Step 2: Define the Recursive CTE (record_history)
In this part of the query:
- WITH record_history (medal_id, year, winner, country, prev_record_medal_id) AS: This line initiates the definition of the recursive CTE named "record_history." It specifies the columns that will be included in the CTE.
- The CTE is divided into two parts, connected by UNION ALL:
- The first query selects the initial world record entry by filtering rows with sport = 'Marathon Men' and record = 'true'. This represents the current world record.
- The second query retrieves the previous records by joining the "olympic_games" table (aliased as "og") with the recursive CTE "record_history" (aliased as "mrh") based on the relationship between the medal_id and prev_record_medal_id.
Step 3: Retrieve the Results
In this part of the query, you select all columns from the "record_history" CTE to retrieve the results.
This query utilizes a recursive CTE named "record_history" to explore the hierarchy of men's marathon world records in the "olympic_games" table. It starts with the current world record (identified by record = 'true') and then recursively traces back to previous records using the prev_record_medal_id column. The result is a list of men's marathon world records in chronological order, showing the current record and its previous records. Recursive CTEs are useful for traversing hierarchical data structures and can be customized to display the desired hierarchy.
The results of the query are below:
There is a limit to the number of invocations permitted in a recursive CTE to prevent an infinite loop. This is set to 100 by default in SQL Server. However, you may adjust this limit by using the MAXRECURSION
argument at the conclusion of the recursive query.
Conclusion
Common Table Expressions (CTEs) in T-SQL are a powerful tool for SQL developers, offering a structured and elegant way to solve complex database challenges.
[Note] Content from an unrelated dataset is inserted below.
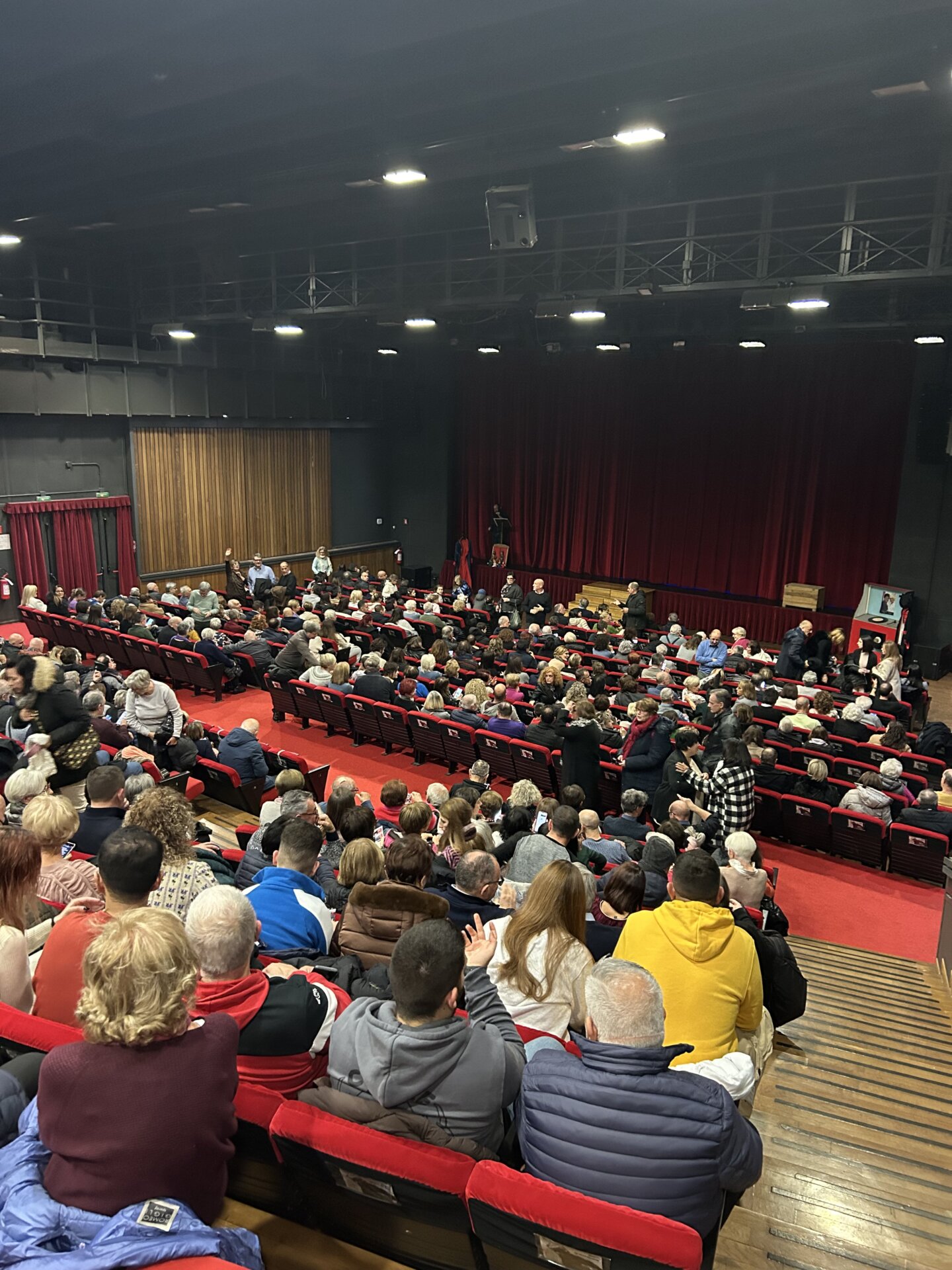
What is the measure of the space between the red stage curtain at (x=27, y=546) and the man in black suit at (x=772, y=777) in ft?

Throughout this comprehensive guide, we have explored the essence of CTEs, from their basic syntax to advanced applications through seven real-world examples.
CTEs empower developers to break down intricate queries into manageable steps, enhancing code readability and maintainability. Whether it's retrieving hierarchical data, performing recursive operations, or simplifying data transformations, CTEs are invaluable in streamlining SQL tasks.
By understanding CTEs, you not only expand your SQL toolkit but also gain the ability to tackle diverse data scenarios with confidence. They provide a bridge between abstract problem-solving and practical SQL implementation, making complex queries more accessible and comprehensible.
Incorporating CTEs into your SQL repertoire is an essential skill for any database professional or enthusiast. With the knowledge and expertise gained from this guide, you are well-equipped to leverage CTEs to their fullest potential, elevating your SQL proficiency and efficiency in working with databases.